Le 29 septembre 1964 sortait la première planche de Mafalda dans l’hebdomadaire « Esto Es » de Buenos Aires. Le 30 septembre 2020, Quino, le père de Mafalda, décédait à l’âge de 88 ans. Grâce à la fillette brune au nœud rouge dans les cheveux, délurée, progressiste, pacifiste, antipatriarcale et anticléricale, Joaquin Salvador Lavado Tejon dit Quino aura marqué des générations entières de contestataires et pas seulement en Argentine.
Àl’âge de 18 ans, Quino débarque à Buenos Aires, en provenance de sa province natale de Mendoza, avec une vocation : faire de l’humour et des bandes dessinées. Mais c’était les années 1950, et personne ne le publiait.
Des débuts difficiles
Des années difficiles, qui ne l’ont pas arrêté dans son travail. En 1954, il place une première bande dessinée et déclara plus tard que « le jour où j’ai publié ma première page, j’ai passé le moment le plus heureux de ma vie ». Ce n’était que le début d’un long combat pour représenter la réalité contre les injustices et les inégalités. Avec Mafalda et l’ironie à fleur de vignettes, il a créé la fille la plus critique d’une société patriarcale. Incisive, interrogatrice, réfléchie, mordante, Mafalda, fille d’une famille de classe moyenne, reflète les contradictions d’un monde plongé dans un tourbillon de guerre et combat par l’humour les politiques bellicistes des puissants, l’action de la police. Une approche micro et macro, politique et sociale à la fois. Rien n’échappe à la fillette avec son gang d’amis : Felipe, Manolito, Susanita et son petit frère Guille.
Un succès planétaire
Traduite en plus de 30 langues, Mafalda est un énorme succès international. Pourtant Quino, gagné par la lassitude du travail en série, refusa de poursuivre l’aventure dès 1974 et retourna à des œuvres sans personnage récurrent où les problèmes d’inégalités sociales, d’injustice, de corruption, de guerre et de préservation de l’environnement restent au centre des préoccupations de l’artiste qui se liera d’amitié avec Wolinsky et l’équipe de Charlie première période.
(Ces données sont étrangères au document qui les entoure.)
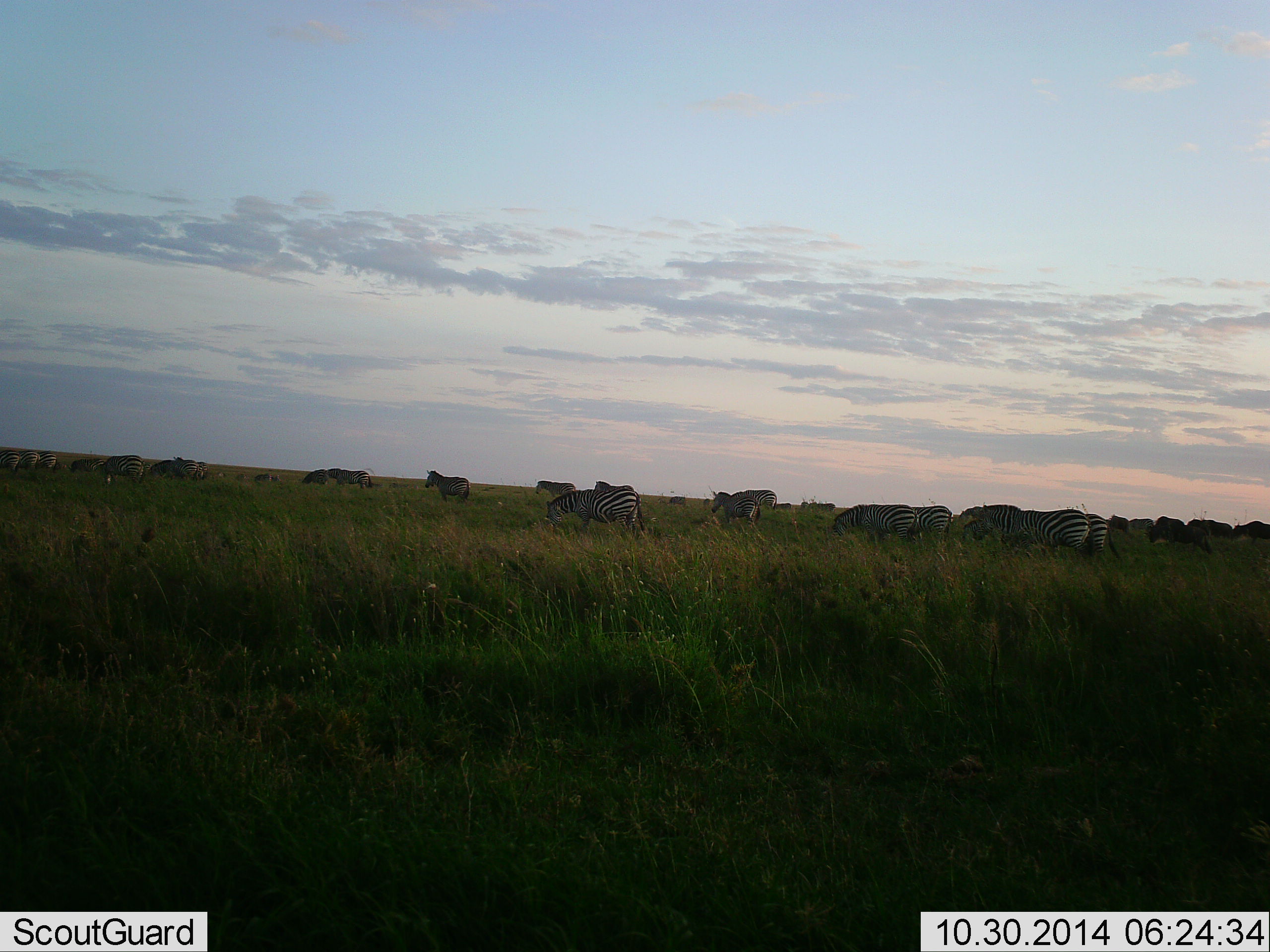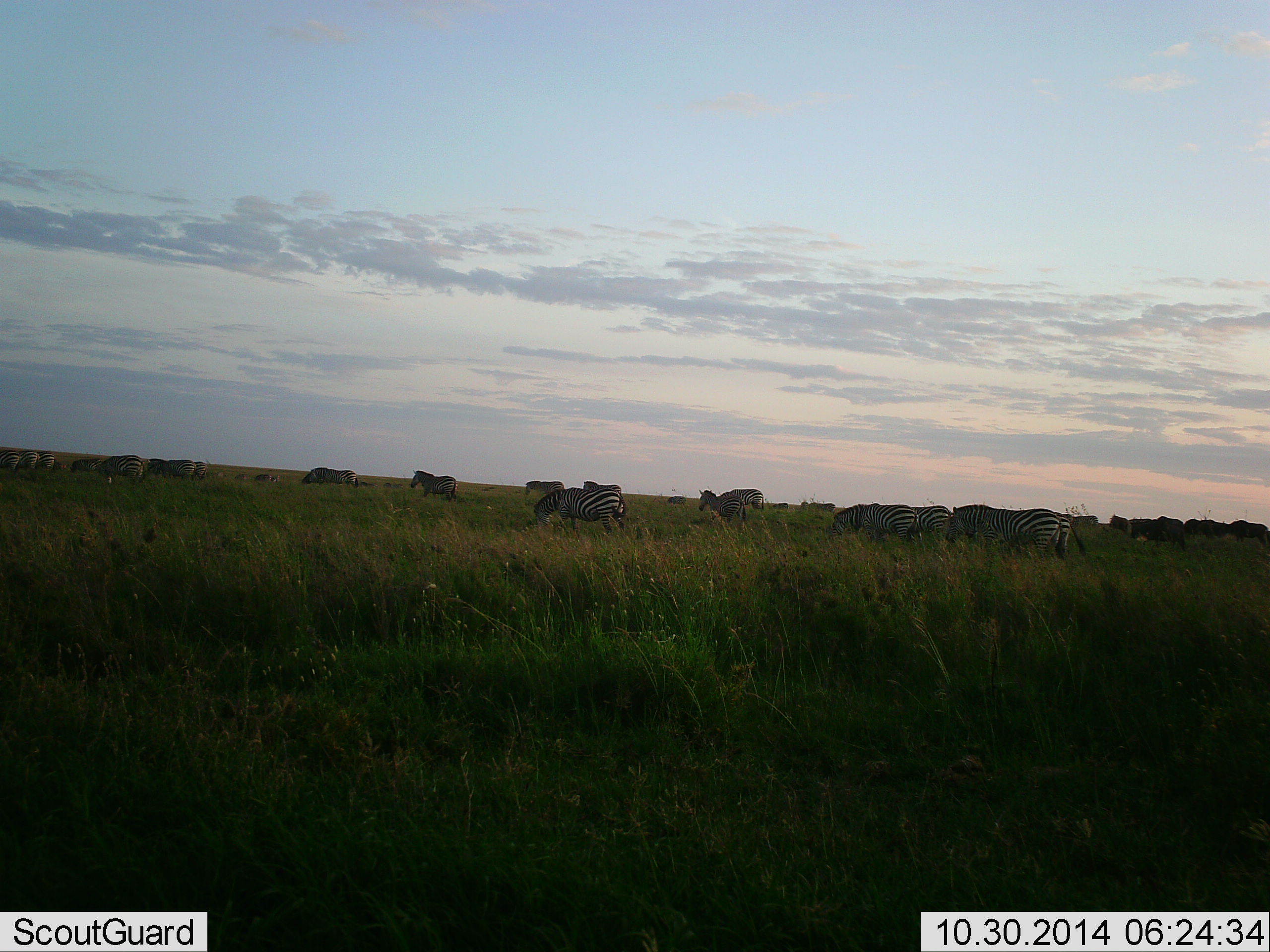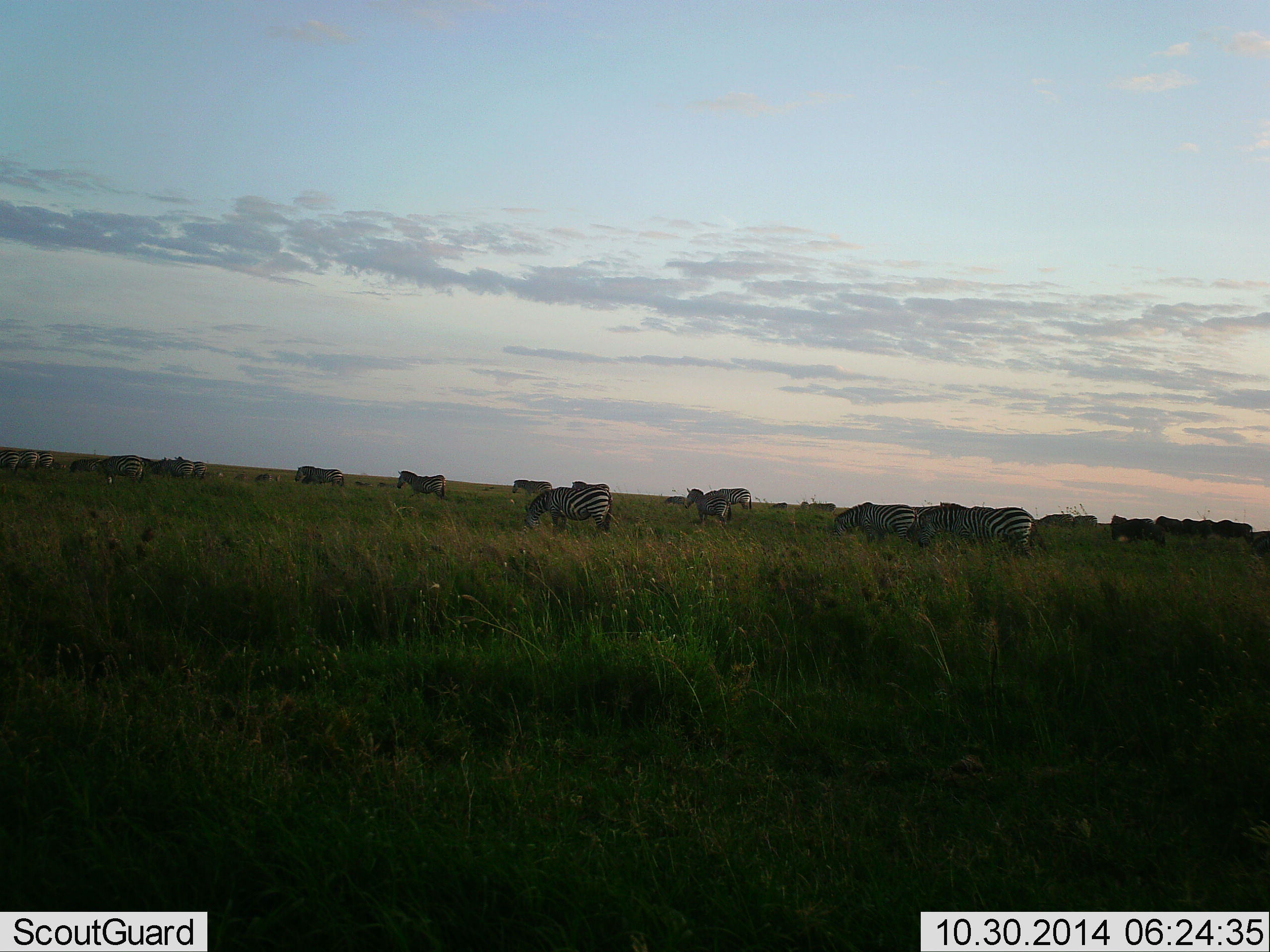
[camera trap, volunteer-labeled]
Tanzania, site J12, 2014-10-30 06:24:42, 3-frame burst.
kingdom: Animalia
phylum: Chordata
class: Mammalia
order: Perissodactyla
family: Equidae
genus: Equus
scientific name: Equus quagga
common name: plains zebra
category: zebra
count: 11-50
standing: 36%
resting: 0%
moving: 73%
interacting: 0%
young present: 0%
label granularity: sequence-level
Quino fut l’invité d’honneur du festival d’Angoulème en 2014. Déjà malade, il ne put se déplacer pour inaugurer l’exposition qui lui était consacrée. Il répondit cependant par écrit à une interview.
Un politique très fin
Il déclara ainsi à propos de Mafalda : « Les questions qu’elle se pose sur la société parlent encore aux lecteurs d’aujourd’hui et sa vision reste d’une surprenante actualité et cela me surprend de voir que mes dessins réalisés il y a 40 ou 50 ans correspondent à des problématiques contemporaines. Ainsi, l’an dernier, des épisodes de Mafalda sont sortis en Italie, déclinés par thème, politique, économie... Et c’était incroyable comme mes dessins semblaient faire directement référence à la campagne de Berlusconi ! L’humour est universel. »
Et surtout immortel. En France, l’intégrale de Mafalda1 est souvent en rupture de stock mais continuellement rééditée. Quino, l’idéaliste, rêvait de changer le monde pour un avenir meilleur et pensait y contribuer modestement. Donnons-lui raison !
- 1. Chez Glénat, 696 pages inoubliables, pour 29 euros.